- [Data in this exercise]
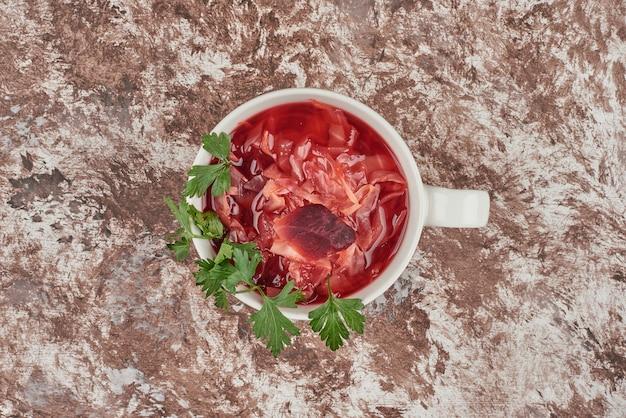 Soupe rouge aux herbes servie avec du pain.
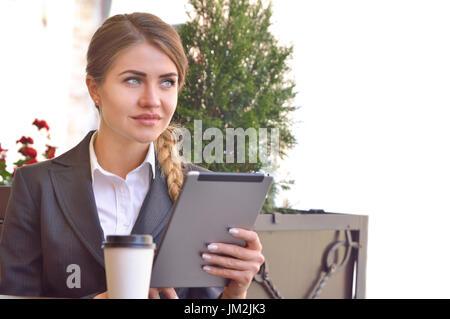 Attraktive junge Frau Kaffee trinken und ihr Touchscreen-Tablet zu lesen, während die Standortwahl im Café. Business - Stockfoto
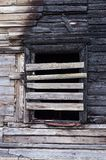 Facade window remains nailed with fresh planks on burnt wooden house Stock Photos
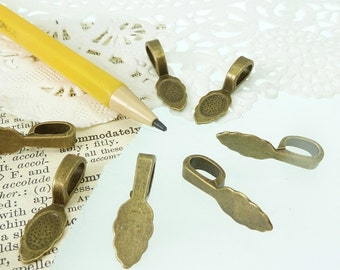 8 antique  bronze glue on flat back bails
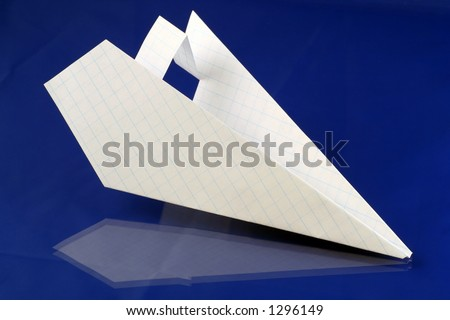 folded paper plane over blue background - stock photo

- [Task directions] Could you write out the whole listing exactly, dropping the pictures?

- [Response for this exercise]
 Soupe rouge aux herbes servie avec du pain.
 Attraktive junge Frau Kaffee trinken und ihr Touchscreen-Tablet zu lesen, während die Standortwahl im Café. Business - Stockfoto
 Facade window remains nailed with fresh planks on burnt wooden house Stock Photos
 8 antique  bronze glue on flat back bails
 folded paper plane over blue background - stock photo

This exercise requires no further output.